Reconhecemos que um Direito coerente, pautado no desígnio e na globalidade a que se destina a perspectiva jurídica, não pode e nem deve estar isolado em campos de atuação do corpo legislativo positivado, entretanto, o fato de um preceito estar escrito é a explicitação normatizada daquilo que o instituiu, um princípio.
Em análise à Constituição Federal de 1988, concluímos que ao impor limite ao poder de tributar, o constituinte determinou freios à competência estatal, explicitou a anterioridade do exercício financeiro como uma norma de eficácia plena, que não depende de qualquer regulamentação posterior para a sua aplicação, além de fazer proibição à lei tributária.
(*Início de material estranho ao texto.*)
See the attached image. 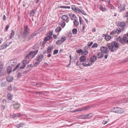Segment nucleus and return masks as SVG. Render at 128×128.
<instances>
[{
    "instance_id": "aec40b11",
    "label": "nucleus",
    "mask_w": 128,
    "mask_h": 128,
    "mask_svg": "<svg viewBox=\"0 0 128 128\" xmlns=\"http://www.w3.org/2000/svg\"><path fill=\"white\" fill-rule=\"evenodd\" d=\"M89 109V108H88L86 107L85 108H83L81 110L77 109V110H75L74 111H73V112H78L79 111L84 110H86V109Z\"/></svg>"
},
{
    "instance_id": "09e8293b",
    "label": "nucleus",
    "mask_w": 128,
    "mask_h": 128,
    "mask_svg": "<svg viewBox=\"0 0 128 128\" xmlns=\"http://www.w3.org/2000/svg\"><path fill=\"white\" fill-rule=\"evenodd\" d=\"M26 66L25 65H24L23 64L22 66L20 67L19 68H18V70H19V69H23Z\"/></svg>"
},
{
    "instance_id": "69168bd1",
    "label": "nucleus",
    "mask_w": 128,
    "mask_h": 128,
    "mask_svg": "<svg viewBox=\"0 0 128 128\" xmlns=\"http://www.w3.org/2000/svg\"><path fill=\"white\" fill-rule=\"evenodd\" d=\"M84 115V119H88V116L87 115V114H86V115Z\"/></svg>"
},
{
    "instance_id": "4468645a",
    "label": "nucleus",
    "mask_w": 128,
    "mask_h": 128,
    "mask_svg": "<svg viewBox=\"0 0 128 128\" xmlns=\"http://www.w3.org/2000/svg\"><path fill=\"white\" fill-rule=\"evenodd\" d=\"M100 49L103 53H106L107 52L108 48L104 46H102L101 47Z\"/></svg>"
},
{
    "instance_id": "a878e982",
    "label": "nucleus",
    "mask_w": 128,
    "mask_h": 128,
    "mask_svg": "<svg viewBox=\"0 0 128 128\" xmlns=\"http://www.w3.org/2000/svg\"><path fill=\"white\" fill-rule=\"evenodd\" d=\"M24 123H20L19 124H17L16 126V127L17 128H19L22 127L24 125Z\"/></svg>"
},
{
    "instance_id": "f704fd0d",
    "label": "nucleus",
Diante do exposto, entendemos a anterioridade do exercício financeiro como uma norma vigente no Direito Tributário, instituída no capítulo pertinente ao Sistema Tributário Nacional, com caráter absoluto e não passível de qualquer relativização, salvo por Emenda Constitucional ou pelo Poder Constituinte Originário, cuja força imperativa é relevante e voltada às satisfações das ideologias justanuralistas (o justo) e às legalistas (a ordem).
REFERÊNCIAS
ALEXANDRE, Ricardo. Direito Tributário Esquematizado. – 4ª ed. rev. e atual. – São Paulo: Ed. Método, 2010.
ANGHER, Anne Joyce. Organização. Vade Mecum Acadêmico de Direito. -8ª ed. – São Paulo: Rideel, 2009.
LYRA FILHO, Roberto. O Que é Direito. –São Paulo: Brasiliense, 1999. – (Coleção Primeiros Passos; 62).